Required work. Below is a listing. Output every line of it exactly.
╔══
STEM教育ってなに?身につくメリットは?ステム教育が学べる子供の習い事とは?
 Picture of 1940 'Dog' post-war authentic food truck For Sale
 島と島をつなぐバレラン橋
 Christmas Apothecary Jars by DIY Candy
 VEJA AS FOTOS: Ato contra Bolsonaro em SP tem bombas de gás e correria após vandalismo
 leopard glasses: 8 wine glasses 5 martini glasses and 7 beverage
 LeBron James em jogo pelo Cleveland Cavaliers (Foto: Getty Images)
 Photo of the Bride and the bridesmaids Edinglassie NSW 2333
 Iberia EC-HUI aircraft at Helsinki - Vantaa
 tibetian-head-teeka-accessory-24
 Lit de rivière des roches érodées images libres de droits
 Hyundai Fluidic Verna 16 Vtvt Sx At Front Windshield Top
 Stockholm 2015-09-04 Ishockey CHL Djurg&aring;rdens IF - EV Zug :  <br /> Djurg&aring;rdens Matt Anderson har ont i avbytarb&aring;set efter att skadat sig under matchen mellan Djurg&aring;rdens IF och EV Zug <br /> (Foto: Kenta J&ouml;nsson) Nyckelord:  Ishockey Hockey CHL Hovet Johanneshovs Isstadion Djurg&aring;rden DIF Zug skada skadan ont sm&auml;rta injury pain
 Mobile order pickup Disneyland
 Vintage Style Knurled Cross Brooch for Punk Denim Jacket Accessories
╚══
Answer section.
STEM教育ってなに?身につくメリットは?ステム教育が学べる子供の習い事とは?
 Picture of 1940 'Dog' post-war authentic food truck For Sale
 島と島をつなぐバレラン橋
 Christmas Apothecary Jars by DIY Candy
 VEJA AS FOTOS: Ato contra Bolsonaro em SP tem bombas de gás e correria após vandalismo
 leopard glasses: 8 wine glasses 5 martini glasses and 7 beverage
 LeBron James em jogo pelo Cleveland Cavaliers (Foto: Getty Images)
 Photo of the Bride and the bridesmaids Edinglassie NSW 2333
 Iberia EC-HUI aircraft at Helsinki - Vantaa
 tibetian-head-teeka-accessory-24
 Lit de rivière des roches érodées images libres de droits
 Hyundai Fluidic Verna 16 Vtvt Sx At Front Windshield Top
 Stockholm 2015-09-04 Ishockey CHL Djurg&aring;rdens IF - EV Zug :  <br /> Djurg&aring;rdens Matt Anderson har ont i avbytarb&aring;set efter att skadat sig under matchen mellan Djurg&aring;rdens IF och EV Zug <br /> (Foto: Kenta J&ouml;nsson) Nyckelord:  Ishockey Hockey CHL Hovet Johanneshovs Isstadion Djurg&aring;rden DIF Zug skada skadan ont sm&auml;rta injury pain
 Mobile order pickup Disneyland
 Vintage Style Knurled Cross Brooch for Punk Denim Jacket Accessories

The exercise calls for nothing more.